Essa é uma dúvida muito comum no mundo empresarial — e a resposta exige atenção a um ponto-chave: intervalo de almoço não é jornada de trabalho.
⏱️ INTERVALO DE ALMOÇO CONTA COMO TRABALHO?
Não. O horário de almoço não computa na duração do trabalho e é, na prática, uma hipótese de suspensão contratual: o empregado não trabalha, não está à disposição da empresa e, embora continue vinculado à empresa, aquele período é de descanso.
É exatamente o que diz o § 2º do art. 71 da CLT:
📌 “Os intervalos de descanso não serão computados na duração do trabalho.”
Ou seja: durante o intervalo, o empregado pode dormir, ir para casa, passear, lanchar… enfim, fazer o que quiser.
⚠️ “ENTÃO ELE PODE BEBER NO ALMOÇO?”
Em regra, sim — porque, no intervalo, ele não está trabalhando.
✅ Beber durante o intervalo, por si só, não gera justa causa.
👉 O problema não é a bebida. O problema é voltar para o trabalho embriagado.
🚫 QUANDO A JUSTA CAUSA PODE ACONTECER?
Quando o intervalo termina, o contrato volta a produzir seus efeitos normalmente — e aí entra o art. 482, alínea “f”, da CLT, que prevê como falta grave a:
📌 “embriaguez habitual ou em serviço”
Ou seja:
✅ Se ele bebeu no almoço, mas retorna apto, ok.
❌ Se ele retorna ainda embriagado e vai trabalhar nessas condições, aí estamos falando de falta grave — e falta grave pode gerar justa causa.
🩺 ATENÇÃO: E SE FOR DEPENDÊNCIA (DOENÇA)?
Esse ponto é essencial, empresário(a).
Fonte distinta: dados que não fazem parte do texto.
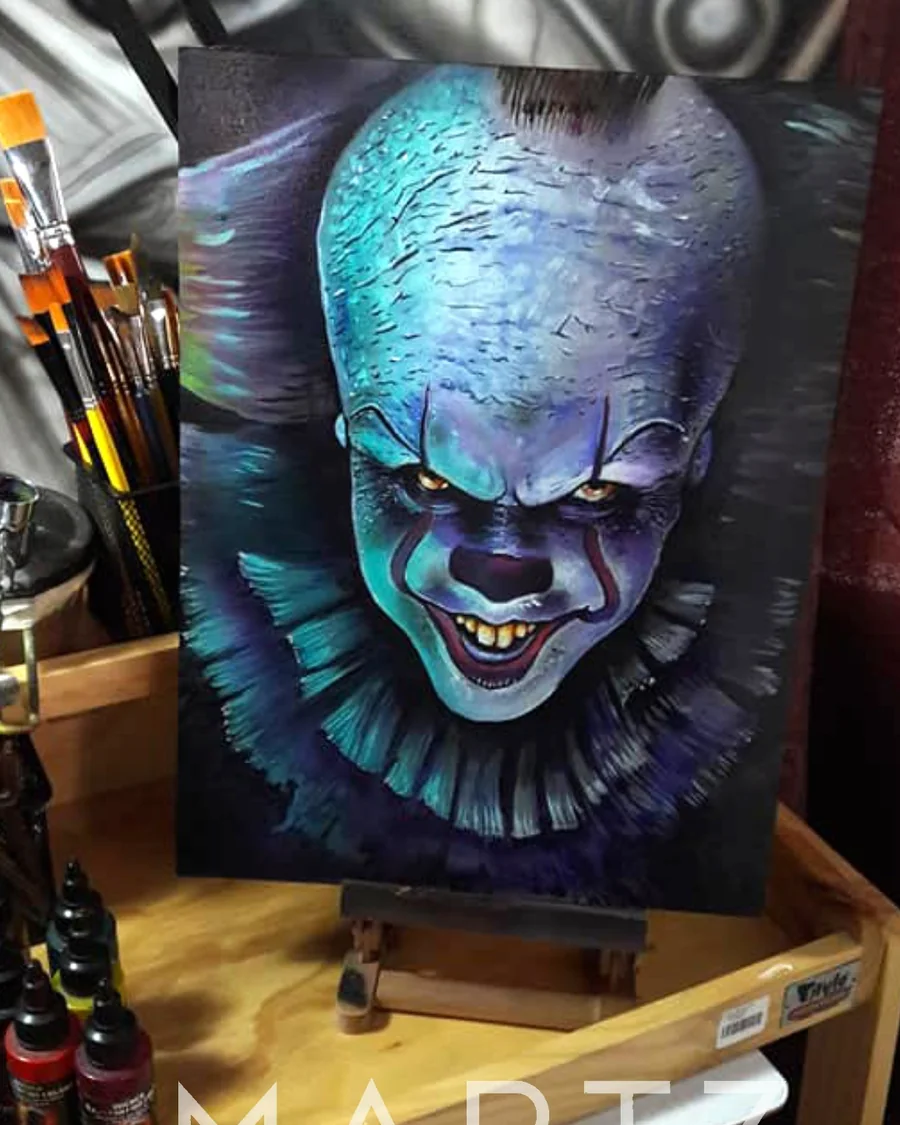 A painted Pennywise clown portrait with a pale blue forehead, yellow eyes and dark violet shadows on a canvas easel.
Se o trabalhador se tornou dependente do álcool, sendo considerado um ébrio habitual a ponto de a situação ser tratada como doença, o caminho correto não é, automaticamente, a justa causa.
📌 Nessa hipótese, a empresa deve encaminhar o empregado ao INSS para avaliação e, sendo o caso, para que ele receba o Auxílio por Incapacidade Temporária (antigo auxílio-doença).
✅ Isso protege o trabalhador e também a empresa, porque demonstra que houve tratamento adequado da situação, com foco em saúde e conformidade legal.
🎯 📣 EMPRESÁRIO: NÃO DECIDA ISSO “NO CALOR DO MOMENTO”
Justa causa é uma medida extrema. Se for aplicada sem estratégia, sem provas e sem procedimento correto, pode virar passivo trabalhista.